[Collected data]
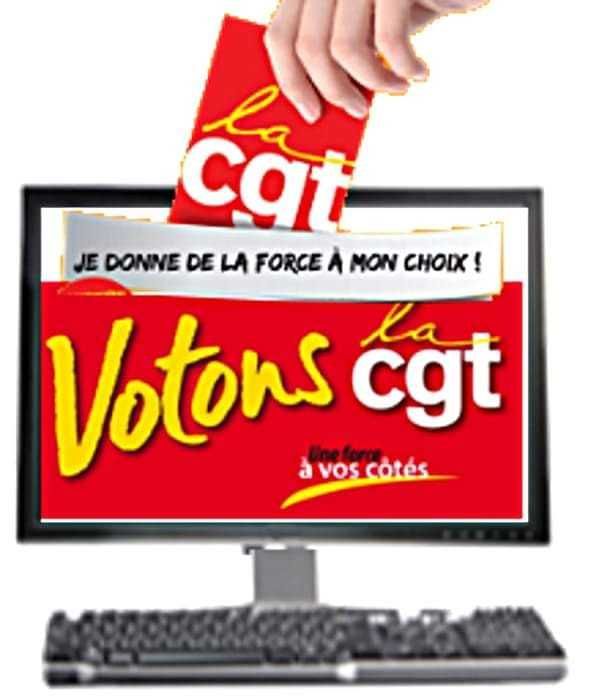 Nouveautés sociales au 1er janvier 2019 : ce qui change du ...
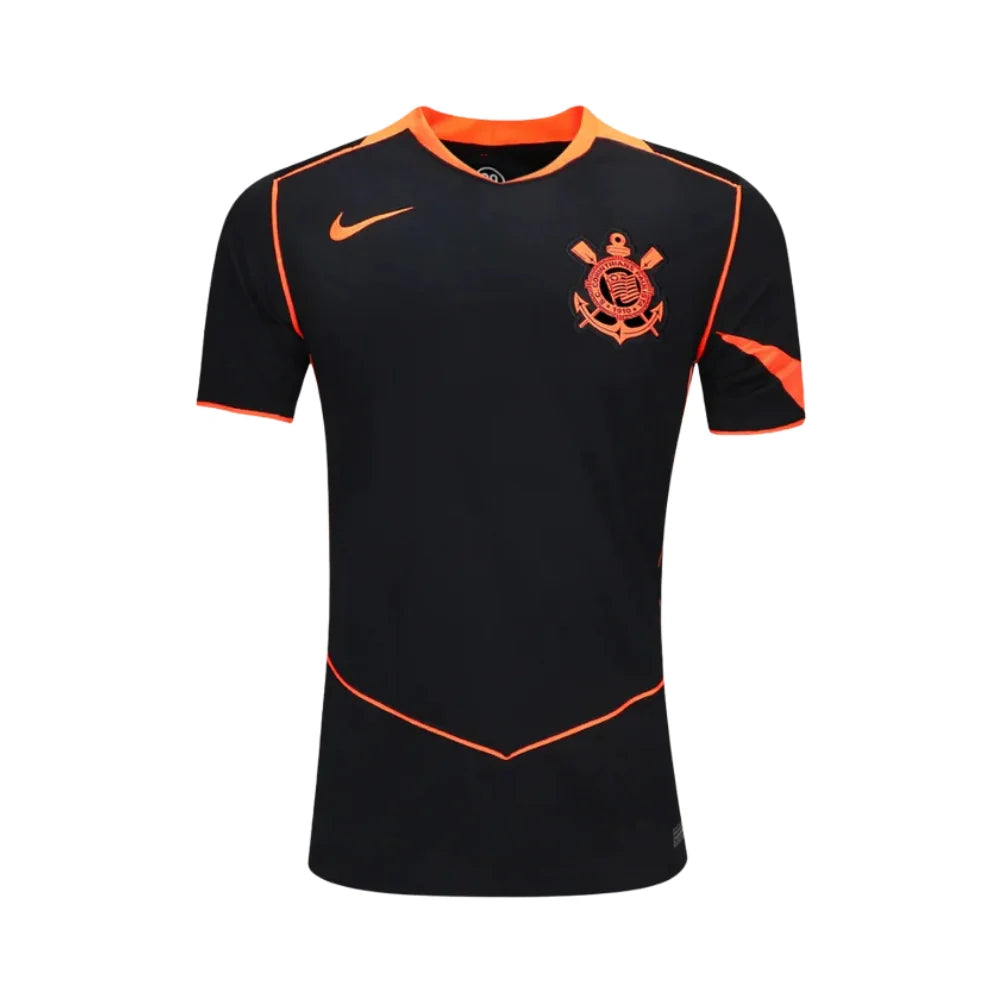 Maillot Corinthians Third 25/26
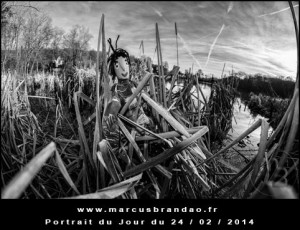 Portrait-du-Jour-2014-02-24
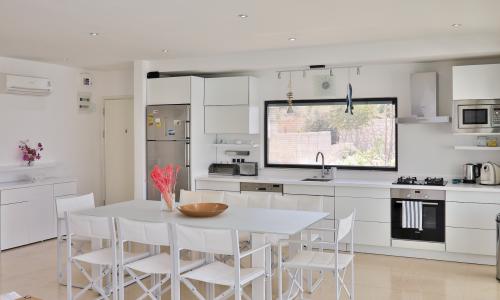Villa Setara — 31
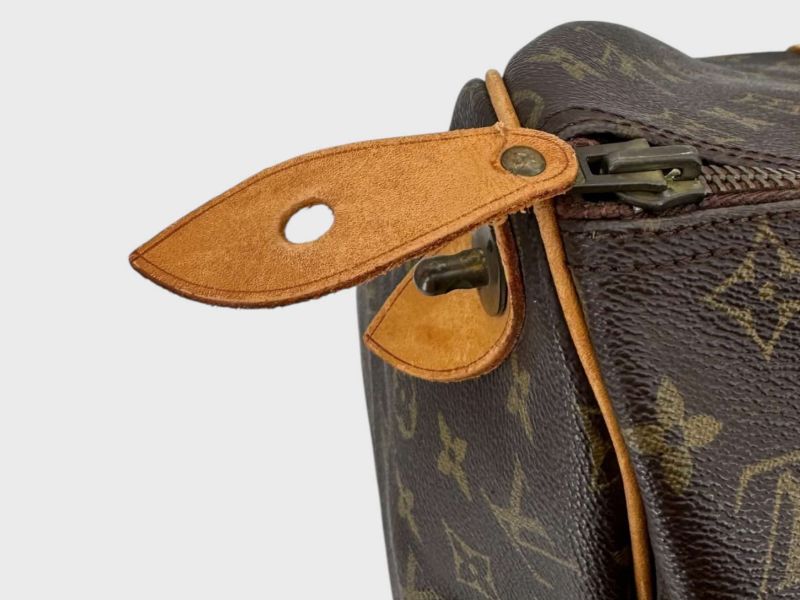 IMG 6180 Photoroom 21ae7dff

> Exercise instructions
Return only the lines from the one containing "Maillot Corinthians Third 25/26" through the last line of the entries above, exactly as written and without pictures.

> Your solution
 Maillot Corinthians Third 25/26
 Portrait-du-Jour-2014-02-24
Villa Setara — 31
 IMG 6180 Photoroom 21ae7dff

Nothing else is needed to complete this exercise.